_DATASET CONTENT_:

— begin —

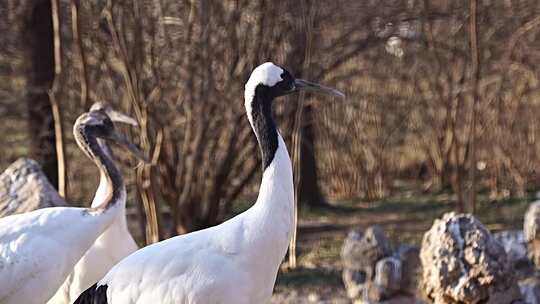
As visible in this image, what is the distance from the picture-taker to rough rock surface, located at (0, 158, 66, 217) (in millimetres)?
7840

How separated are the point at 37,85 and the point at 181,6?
1.94 m

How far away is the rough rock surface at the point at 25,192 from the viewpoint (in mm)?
7840

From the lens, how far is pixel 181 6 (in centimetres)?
986

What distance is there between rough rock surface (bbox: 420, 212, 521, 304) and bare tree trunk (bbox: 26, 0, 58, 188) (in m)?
4.85

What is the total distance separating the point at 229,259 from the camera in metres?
5.15

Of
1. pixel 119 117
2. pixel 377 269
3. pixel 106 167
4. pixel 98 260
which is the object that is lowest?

— end —

_WHAT TO DO_:
Copy every line of the listing, requests included, from the line with "How far away" through the end of the listing, both ends included. Multiply each distance in the answers by 0.8 and round it to as many decimal places as it originally had, with halves rounded up.

_EXERCISE RESPONSE_:
How far away is the rough rock surface at the point at 25,192 from the viewpoint (in mm)?
6272

From the lens, how far is pixel 181 6 (in centimetres)?
789

What distance is there between rough rock surface (bbox: 420, 212, 521, 304) and bare tree trunk (bbox: 26, 0, 58, 188) (in m)?
3.88

What is the total distance separating the point at 229,259 from the camera in metres?
4.12

Of
1. pixel 119 117
2. pixel 377 269
3. pixel 106 167
4. pixel 98 260
which is the object that is lowest?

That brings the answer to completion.